◆ CONSIGNES
- A) Dans l'entretien sur les tableaux d'Ollier, de quoi partent les trois grands monochromes gris de Bernard exposés dans la salle des Martin Devos ?
- B) Poursuivez l'entretien sur les tableaux d'Ollier à la suite de sa dernière phrase.
═════ EXTRAIT DU TEXTE
AA : Les tableaux d’Ollier même
par rapport à l’ombre du Porte-bouteille
c’est quand même l’ombre de
la peinture…
LS : Il y a cette idée de néant
mais c’est un néant très
plein. Par exemple, les trois grands monochromes
gris de Bernard dans la salle des Martin Devos
partent d’une accumulation, en fait. C’est
une superposition, un enchevêtrement infernal
et si l’on remonte dans le temps, ce que
l’on voyait de son travail très
antérieur dans les expositions parisiennes
de la galerie de la Réserve d’Area,
c’étaient des encres remplies de
petits motifs figuratifs où tout se perd
et s’oublie – ce mot est fondamental
: on voit et l’on oublie aussitôt
après, comme dans les textes.
AA : Et pour un spectateur aujourd’hui
qui entre ici, quelle est sa sensation ? Il voit
défiler toute la peinture et tout à coup
il a Ollier. Il est face à l’impossible
ou à un deuil ? C’est le deuil de
la peinture ?
LS : Non ce n’est pas si négatif
; et nous connaissons la réaction du public.
══════════
═════ MATÉRIEL EXTRAIT
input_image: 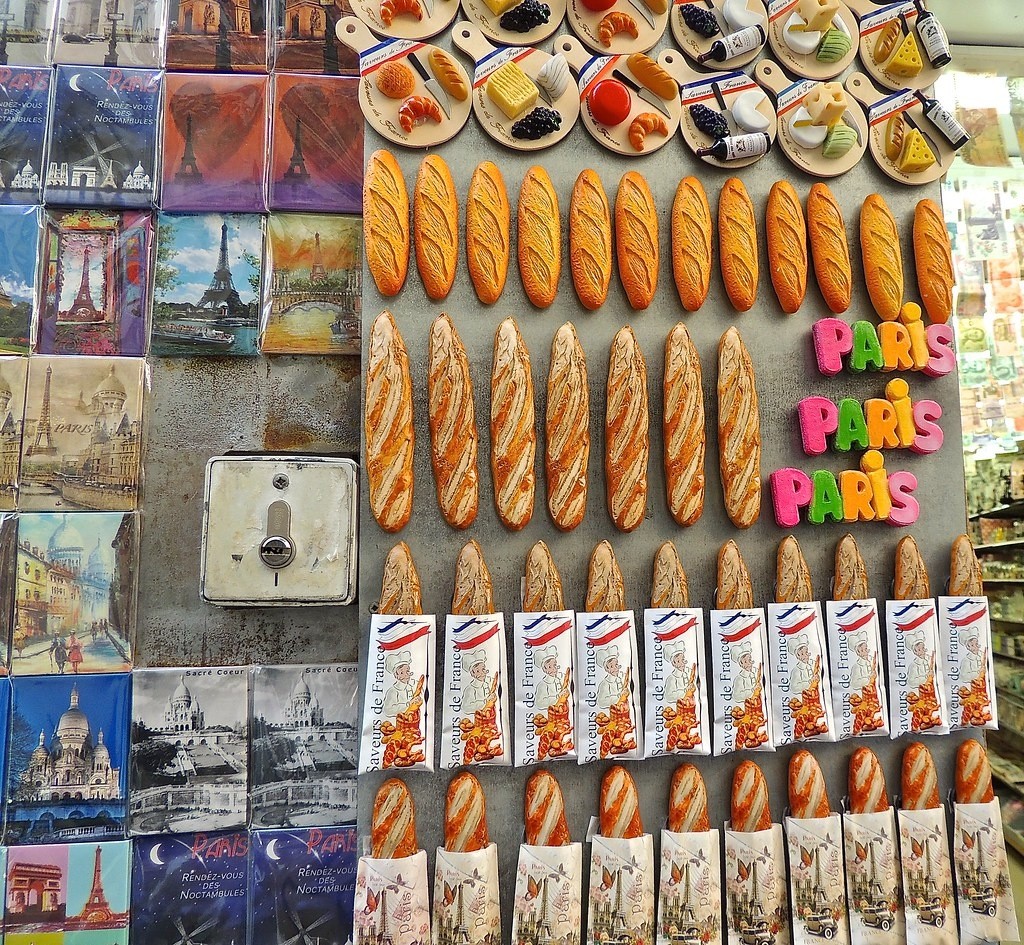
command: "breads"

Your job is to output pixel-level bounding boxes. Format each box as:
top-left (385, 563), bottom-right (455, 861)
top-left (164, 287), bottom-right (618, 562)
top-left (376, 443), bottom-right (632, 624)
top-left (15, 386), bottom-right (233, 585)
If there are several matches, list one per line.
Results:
top-left (360, 148), bottom-right (995, 861)
top-left (374, 0), bottom-right (937, 173)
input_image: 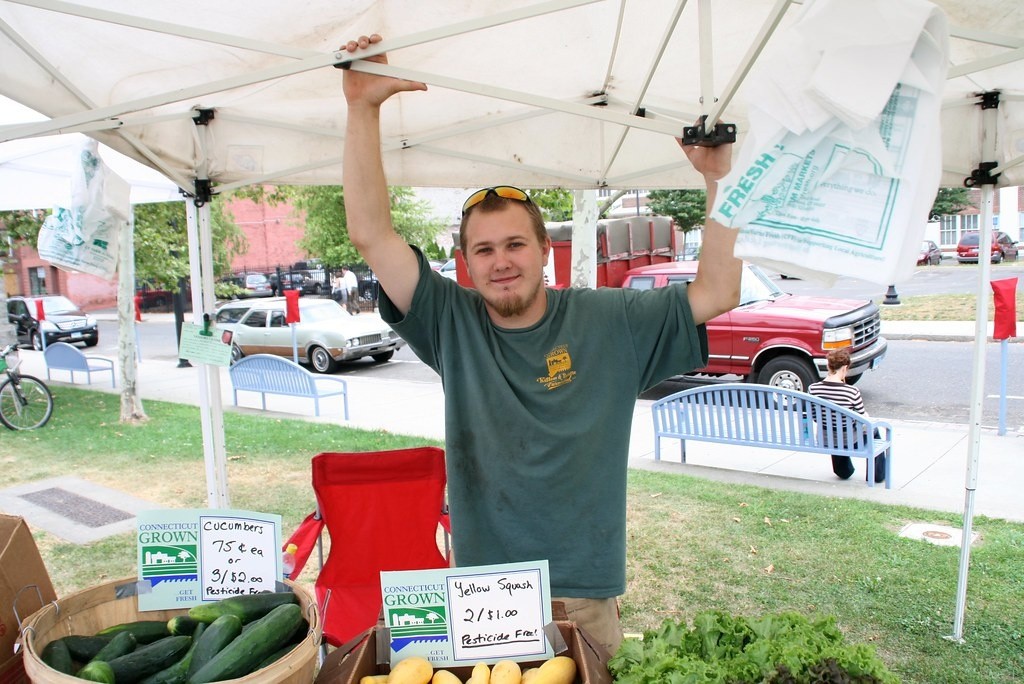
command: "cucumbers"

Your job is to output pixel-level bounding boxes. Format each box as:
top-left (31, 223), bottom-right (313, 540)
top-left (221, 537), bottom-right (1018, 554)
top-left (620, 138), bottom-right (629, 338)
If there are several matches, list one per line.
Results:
top-left (42, 590), bottom-right (304, 684)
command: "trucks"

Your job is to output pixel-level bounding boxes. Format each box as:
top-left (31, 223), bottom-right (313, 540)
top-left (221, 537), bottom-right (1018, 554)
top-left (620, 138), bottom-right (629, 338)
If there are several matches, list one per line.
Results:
top-left (451, 212), bottom-right (889, 411)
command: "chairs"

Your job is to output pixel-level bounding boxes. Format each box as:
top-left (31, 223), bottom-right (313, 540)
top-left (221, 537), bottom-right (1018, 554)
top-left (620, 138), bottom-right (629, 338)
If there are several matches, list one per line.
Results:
top-left (282, 446), bottom-right (452, 669)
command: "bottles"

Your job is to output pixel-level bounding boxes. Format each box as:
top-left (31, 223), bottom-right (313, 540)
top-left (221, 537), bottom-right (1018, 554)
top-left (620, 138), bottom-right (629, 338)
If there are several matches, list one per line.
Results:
top-left (281, 543), bottom-right (298, 580)
top-left (803, 414), bottom-right (808, 440)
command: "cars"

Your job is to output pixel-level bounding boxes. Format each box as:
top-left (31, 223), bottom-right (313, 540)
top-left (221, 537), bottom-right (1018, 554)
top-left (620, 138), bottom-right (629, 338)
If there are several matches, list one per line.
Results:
top-left (914, 240), bottom-right (943, 266)
top-left (234, 256), bottom-right (378, 302)
top-left (428, 259), bottom-right (456, 283)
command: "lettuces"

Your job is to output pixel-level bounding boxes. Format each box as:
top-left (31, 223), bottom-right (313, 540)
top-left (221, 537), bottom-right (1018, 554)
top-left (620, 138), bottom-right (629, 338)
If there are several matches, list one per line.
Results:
top-left (608, 610), bottom-right (902, 684)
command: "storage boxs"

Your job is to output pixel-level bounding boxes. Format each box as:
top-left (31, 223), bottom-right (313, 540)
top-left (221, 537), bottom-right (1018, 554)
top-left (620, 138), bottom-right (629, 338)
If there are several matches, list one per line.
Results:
top-left (0, 513), bottom-right (57, 684)
top-left (315, 601), bottom-right (611, 683)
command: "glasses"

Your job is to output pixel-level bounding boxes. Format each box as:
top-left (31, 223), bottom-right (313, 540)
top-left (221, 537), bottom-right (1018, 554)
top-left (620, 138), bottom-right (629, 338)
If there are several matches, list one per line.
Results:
top-left (461, 185), bottom-right (533, 216)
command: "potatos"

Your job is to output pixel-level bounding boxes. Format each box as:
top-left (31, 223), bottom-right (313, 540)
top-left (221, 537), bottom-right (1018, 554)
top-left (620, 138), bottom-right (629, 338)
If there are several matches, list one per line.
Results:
top-left (359, 655), bottom-right (577, 684)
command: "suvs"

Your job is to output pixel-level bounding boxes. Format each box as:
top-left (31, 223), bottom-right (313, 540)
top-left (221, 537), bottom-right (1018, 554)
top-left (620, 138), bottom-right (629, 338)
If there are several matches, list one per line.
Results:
top-left (114, 275), bottom-right (191, 308)
top-left (213, 297), bottom-right (406, 374)
top-left (7, 295), bottom-right (99, 351)
top-left (956, 230), bottom-right (1019, 264)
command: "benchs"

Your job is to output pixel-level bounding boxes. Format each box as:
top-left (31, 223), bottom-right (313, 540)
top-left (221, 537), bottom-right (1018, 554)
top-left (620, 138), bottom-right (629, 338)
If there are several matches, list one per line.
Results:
top-left (45, 342), bottom-right (115, 387)
top-left (228, 353), bottom-right (350, 418)
top-left (651, 384), bottom-right (893, 490)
══════════
◆ RÉPONSES AUX CONSIGNES
- A) Ils partent d'une accumulation : une superposition, un enchevêtrement infernal.

- B)
Nous avons différentes remontées
; les surveillants nous racontent comment ça
se passe ; on se promène dans les salles
et l’on peut voir les attitudes, les visages
surtout. Et moi, ce que je constate dans cette
exposition, c’est la grande sérénité des
gens qui la parcourent par opposition à d’autres
expositions très radicales qu’on
a pu montrer, où les visages se figent
et où l’on entend « c’est
n’importe quoi », « c’est
de la fumisterie »… Ici, ce n’est
pas du tout le cas, même si ça reste
mystérieux. Les textes ne sont pas évidents,
mais ils racontent des choses. Les dessins, on
les voit, on sent le parcours du crayon, il y
a une matière, une présence, une
chaleur aussi, et c’est surtout cela qui
permet au public d’adhérer.
AA : Dès lors qu’on est devant
un tableau d’Ollier on ressent cette espèce
d’accord avec le temps du travail et l’idée
de non limite. Il n’empêche que,
peut-on montrer un travail de Bernard comme on
peut montrer un travail de peintre classique
? Si vous vouliez mettre un Ollier dans une salle
d’un musée idéal, à côté de
quoi irait-il ? Il marquerait une autre qualité,
une autre dimension de l’art ?
LS : C’est tout le problème de
l’art de notre époque ; c’est
pour moi une vraie difficulté : dans un
musée idéal je ne vois qu’une
salle Bernard Ollier, je ne vois pas une oeuvre
avec d’autres.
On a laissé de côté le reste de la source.